(Exercise material)

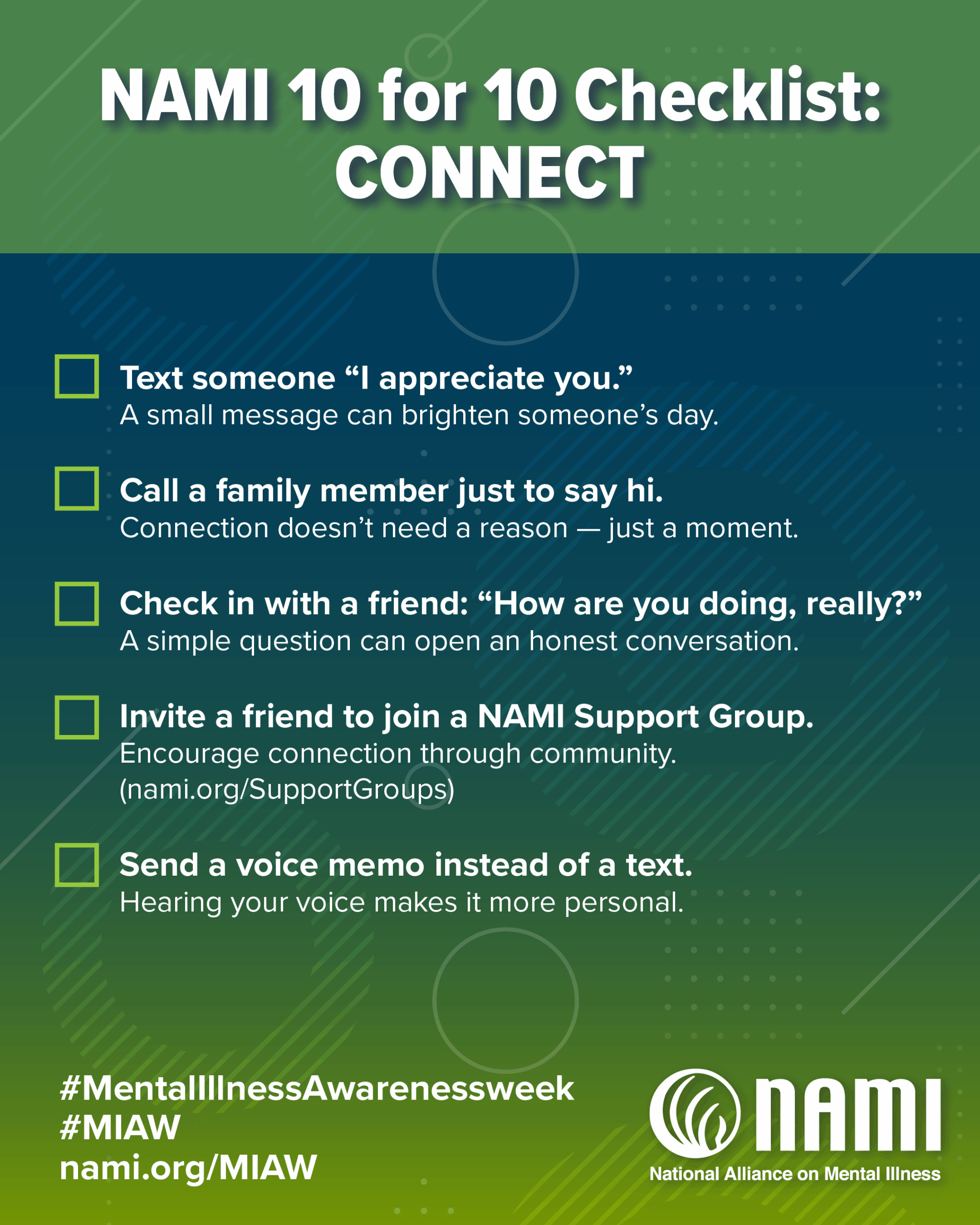 NAMI 10 for 10 Checklist: CONNECT

Text someone “I appreciate you.”
A small message can brighten someone’s day.

Call a family member just to say hi.
Connection doesn’t need a reason — just a moment.

Check in with a friend: “How are you doing, really?”
A simple question can open an honest conversation.

Invite a friend to join a NAMI Support Group.
Encourage connection through community. (nami.org/SupportGroups)

Send a voice memo instead of a text.
Hearing your voice makes it more personal.

#MentalIllnessAwarenessweek
#MIAW
nami.org/MIAW

NAMI
National Alliance on Mental Illness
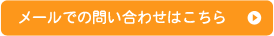 メールでの問い合わせはこちら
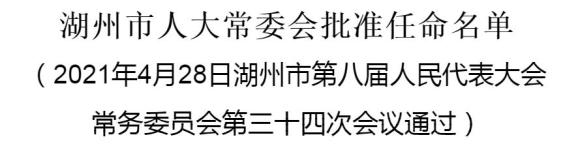 湖州市人大常委会批准任命名单

（2021年4月28日湖州市第八届人民代表大会常务委员会第三十四次会议通过）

(End Exercise material)

* [Your task]
Transcribe every record exactly and omit each image.

* [Written response]
 NAMI 10 for 10 Checklist: CONNECT

Text someone “I appreciate you.”
A small message can brighten someone’s day.

Call a family member just to say hi.
Connection doesn’t need a reason — just a moment.

Check in with a friend: “How are you doing, really?”
A simple question can open an honest conversation.

Invite a friend to join a NAMI Support Group.
Encourage connection through community. (nami.org/SupportGroups)

Send a voice memo instead of a text.
Hearing your voice makes it more personal.

#MentalIllnessAwarenessweek
#MIAW
nami.org/MIAW

NAMI
National Alliance on Mental Illness
 メールでの問い合わせはこちら
 湖州市人大常委会批准任命名单

（2021年4月28日湖州市第八届人民代表大会常务委员会第三十四次会议通过）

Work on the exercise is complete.